| WHAT IS ASKED |
a) From the article on the São Vicente football association, reproduce the part that opens with the words containing "- São Vicente Premier" and closes with "risen to four.".
b) Answer these questions using the article on the São Vicente football association:
(i) In which city is the association headquartered?
(ii) How many clubs play in the São Vicente Premier Division?
(iii) In what year was Corinthians founded?
c) Write the next part of the article on the São Vicente football association, following on from its last sentence.

| PASSAGE GIVEN |
São Vicente Regional Football Association
- Founded: c. 1938
- Locations: Mindelo; Estádio Municipal Adérito Sena; ;
- President: Júlio do Rosário
- Affiliations: Cape Verdean Football Federation
- Website: Official website
- Remarks: Domestic cup: São Vicente Cup São Vicente SuperCup São Vicente Association Cup

= São Vicente Regional Football Association =

São Vicente Regional Football Association (Portuguese: Associação Regional de Futebol de São Vicente, abbreviation: ARFSV) is a football (soccer) association covering the island of São Vicente. It is headquartered in the city of Mindelo, the island capital.

==About the Island/Regional League==
The area includes the northwest central part of Cape Verde (especially the three islands of Santa Luzia, Ilhéu Branco and Ilhéu Raso which are not populated today are included in area, though the name of other isles are not used, also there are no clubs in that area).

==Organization==
The association also organizes and functions the São Vicente Regional Championships, the Cup, the Super Cup, the Association Cup and now the Champions' Cup (equivalent to the Champions' Trophy). The association has 14 registered clubs, Mindelense and Derby are pro-clubs and Académica Mindelo could be a semi-pro club. The regional champion competes in the National Championships each season, once did in the cup (2007) and super cup (2014) competition who competed at the national level. The regional championships has two divisions.

- São Vicente Premier Division (8 clubs)
- São Vicente Second Division (6 clubs)

==History==
The island league was founded in 1938 and is the oldest and existing association in Cape Verde. In the founding years, the league formerly included much of the Barlavento Islands, when more clubs were created even the other islands, it reduced the area to only the northwestern and then the northwestcentral part of the country. None of the clubs outside the island participated in the island division before their island divisions were created. In its first three seasons, only a single match existed, Académica and GD Amarantes were founded later and the number of clubs risen to four.

The two island competitions were the highest level local championship in Cape Verde. The island had the second largest championships in the country in 1953 which lasted to the late 2000s. The 1953 island champion who was Académica would compete in the first colonial championship and claimed the first colonial title. The only entrant was a club from the island of São Vicente up to the end of colonial rule. Some clubs were created years later including Castilho and Falcões do Norte in the 1960s and increased its clubs to six, the points system was introduced and featured a ten-match season that started in the early of the year. After Batuque was founded, the club number rise to eight and nine in around 1990 after Corinthians who was the first Brazilian based club on the island was founded in 1988, it started a sixteen match season and had a two-year season.

Rows from a dataset:
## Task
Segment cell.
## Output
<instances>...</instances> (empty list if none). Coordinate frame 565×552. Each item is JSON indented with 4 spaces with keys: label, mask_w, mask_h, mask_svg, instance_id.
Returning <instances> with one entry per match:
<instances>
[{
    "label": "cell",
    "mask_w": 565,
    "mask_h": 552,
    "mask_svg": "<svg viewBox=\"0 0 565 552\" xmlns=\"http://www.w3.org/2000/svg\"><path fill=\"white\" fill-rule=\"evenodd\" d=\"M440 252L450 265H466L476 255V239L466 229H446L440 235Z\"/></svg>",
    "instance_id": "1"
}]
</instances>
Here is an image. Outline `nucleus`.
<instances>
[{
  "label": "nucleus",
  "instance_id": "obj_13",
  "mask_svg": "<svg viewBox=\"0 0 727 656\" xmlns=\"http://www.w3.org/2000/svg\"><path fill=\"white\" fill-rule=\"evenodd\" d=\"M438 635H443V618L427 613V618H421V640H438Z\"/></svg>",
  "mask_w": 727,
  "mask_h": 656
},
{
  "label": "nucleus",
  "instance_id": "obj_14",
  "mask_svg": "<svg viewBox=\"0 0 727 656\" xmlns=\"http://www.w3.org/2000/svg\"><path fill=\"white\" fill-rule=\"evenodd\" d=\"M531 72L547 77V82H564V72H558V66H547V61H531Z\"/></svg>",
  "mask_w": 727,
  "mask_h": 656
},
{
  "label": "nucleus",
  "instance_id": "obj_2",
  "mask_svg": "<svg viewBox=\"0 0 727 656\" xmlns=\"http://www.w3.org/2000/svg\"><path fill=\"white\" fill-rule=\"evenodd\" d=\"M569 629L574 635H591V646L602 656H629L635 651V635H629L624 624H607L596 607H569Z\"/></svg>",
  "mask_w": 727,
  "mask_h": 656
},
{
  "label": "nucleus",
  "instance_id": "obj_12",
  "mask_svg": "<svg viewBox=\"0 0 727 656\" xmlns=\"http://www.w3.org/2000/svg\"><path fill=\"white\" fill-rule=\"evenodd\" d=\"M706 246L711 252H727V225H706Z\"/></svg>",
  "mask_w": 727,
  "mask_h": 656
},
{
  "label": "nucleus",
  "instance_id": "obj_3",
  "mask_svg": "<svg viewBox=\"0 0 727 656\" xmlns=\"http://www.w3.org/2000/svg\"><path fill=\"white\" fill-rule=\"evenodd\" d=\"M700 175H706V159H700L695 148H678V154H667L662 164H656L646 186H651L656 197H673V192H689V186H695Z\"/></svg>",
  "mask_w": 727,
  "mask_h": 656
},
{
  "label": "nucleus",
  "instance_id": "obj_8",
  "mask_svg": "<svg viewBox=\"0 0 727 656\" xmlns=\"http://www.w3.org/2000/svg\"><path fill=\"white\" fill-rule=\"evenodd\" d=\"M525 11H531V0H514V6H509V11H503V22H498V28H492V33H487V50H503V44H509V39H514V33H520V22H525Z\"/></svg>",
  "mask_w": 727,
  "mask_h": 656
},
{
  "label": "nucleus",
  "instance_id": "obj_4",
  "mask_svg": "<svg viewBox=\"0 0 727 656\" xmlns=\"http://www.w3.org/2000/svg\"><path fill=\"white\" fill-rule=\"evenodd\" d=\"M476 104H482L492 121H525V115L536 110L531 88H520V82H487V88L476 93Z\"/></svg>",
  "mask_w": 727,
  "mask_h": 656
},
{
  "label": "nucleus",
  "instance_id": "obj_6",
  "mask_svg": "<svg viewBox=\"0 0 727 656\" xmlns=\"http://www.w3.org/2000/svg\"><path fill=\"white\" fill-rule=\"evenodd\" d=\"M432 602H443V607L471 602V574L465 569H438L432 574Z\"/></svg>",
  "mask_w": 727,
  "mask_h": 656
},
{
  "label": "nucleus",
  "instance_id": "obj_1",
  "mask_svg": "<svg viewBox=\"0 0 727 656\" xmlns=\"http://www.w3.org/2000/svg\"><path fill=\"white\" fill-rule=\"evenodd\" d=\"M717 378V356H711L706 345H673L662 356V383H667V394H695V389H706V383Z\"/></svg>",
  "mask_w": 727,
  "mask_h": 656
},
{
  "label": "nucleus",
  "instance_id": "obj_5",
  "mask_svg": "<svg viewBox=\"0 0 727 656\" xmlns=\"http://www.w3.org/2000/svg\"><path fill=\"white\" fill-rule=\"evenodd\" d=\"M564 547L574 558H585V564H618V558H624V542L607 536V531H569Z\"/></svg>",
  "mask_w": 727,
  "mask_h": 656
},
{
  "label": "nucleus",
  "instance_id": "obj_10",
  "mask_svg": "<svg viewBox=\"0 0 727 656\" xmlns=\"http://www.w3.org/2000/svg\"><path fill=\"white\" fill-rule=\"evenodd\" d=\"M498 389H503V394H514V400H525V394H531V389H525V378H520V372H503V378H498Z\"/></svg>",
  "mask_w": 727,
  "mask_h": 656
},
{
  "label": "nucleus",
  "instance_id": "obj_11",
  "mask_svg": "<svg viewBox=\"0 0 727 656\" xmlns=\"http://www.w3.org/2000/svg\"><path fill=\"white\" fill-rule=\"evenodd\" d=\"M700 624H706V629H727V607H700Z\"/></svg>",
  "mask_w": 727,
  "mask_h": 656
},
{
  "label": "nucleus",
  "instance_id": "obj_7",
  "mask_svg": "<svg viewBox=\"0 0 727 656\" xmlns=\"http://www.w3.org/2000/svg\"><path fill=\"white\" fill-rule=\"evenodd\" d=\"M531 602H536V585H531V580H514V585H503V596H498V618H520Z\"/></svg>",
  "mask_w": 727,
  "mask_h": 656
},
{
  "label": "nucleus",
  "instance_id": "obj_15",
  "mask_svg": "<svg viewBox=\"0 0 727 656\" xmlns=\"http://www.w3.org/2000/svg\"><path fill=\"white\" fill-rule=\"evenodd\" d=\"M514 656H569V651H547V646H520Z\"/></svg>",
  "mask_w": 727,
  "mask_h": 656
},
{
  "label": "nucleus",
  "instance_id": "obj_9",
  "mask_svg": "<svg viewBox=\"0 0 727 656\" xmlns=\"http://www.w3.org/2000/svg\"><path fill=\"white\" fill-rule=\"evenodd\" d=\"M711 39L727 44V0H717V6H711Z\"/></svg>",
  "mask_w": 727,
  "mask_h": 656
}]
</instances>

| RESULTS FOR THE EXERCISE |
a)
- São Vicente Premier Division (8 clubs)
- São Vicente Second Division (6 clubs)

==History==
The island league was founded in 1938 and is the oldest and existing association in Cape Verde. In the founding years, the league formerly included much of the Barlavento Islands, when more clubs were created even the other islands, it reduced the area to only the northwestern and then the northwestcentral part of the country. None of the clubs outside the island participated in the island division before their island divisions were created. In its first three seasons, only a single match existed, Académica and GD Amarantes were founded later and the number of clubs risen to four.

b)
(i) Mindelo
(ii) 8
(iii) 1988

c)
In 1999, the São Vicente Opening Tournament was founded, later in 2001 the São Vicente Cup was founded and in 2004, its Super Cup competitions were founded. In 2007, the Opening Tournament became labelled as the Association Cup. In 2009, the Association Cup would have two divisions featuring clubs that also feature in a division of the championships.

After Santiago Island League South or Fogo, it would be the next league to have a second division in 2008. Once the clubs were only around Mindelo and was the remaining one in Cape Verde, a few clubs were added and are based in other parts of the island including Calhau in the east, Salamansa in the north and São Pedro in the southwest. Also Corinthians São Vicente competed in that division for the first time.

Recently of club participations in the Premier Division, since May 8, 2016, only four are unrelegated and are Mindelense, Batuque, Derby and Falcões do Norte. Calhau, Corinthians and São Pedro are the only clubs who appeared only in the Second Division.

Between the late 2000s and 2015, the Championship had the third largest number of clubs, currently the League has the fourth most number of clubs in the country.

==Registered clubs==
The region's registered clubs as of 2014 include:

| Club | Location | Founded | Registered |
|---|---|---|---|
| Académica do Mindelo | Mindelo | 1940 | 1941 |
| Amarante | Mindelo | 1930s | 1938 |
| Batuque | Mindelo | 1981 | 1995 |
| Calhau | Calhau |  | 2007 |
| Castilho | Mindelo | 1923 | 1938 |
| SC Corinthians | Mindelo | 1987 | 2007 |
| Derby | Mindelo | 1929 | 1938 |
| Falcões | Chã de Alecrim, Mindelo | 1960 | 1961 |
| Farense | Fonte Filipe, Mindelo |  | 2007 |
| Mindelense | Mindelo | 1919 | 1922 |
| Ponta Pon (or Ponta Pom) | Ponta de Pom, Mindelo |  | 2007 |
| Ribeira Bote | Mindelo-Ribeira Bote |  |  |
| Salamansa | Salamansa |  | 2007 |
| São Pedro | São Pedro |  | 2007 |

==Presidents==
- Benvindo Leston (up to 2014–15 season)
- Júlio do Rosário (since the end of the 2014–15 season)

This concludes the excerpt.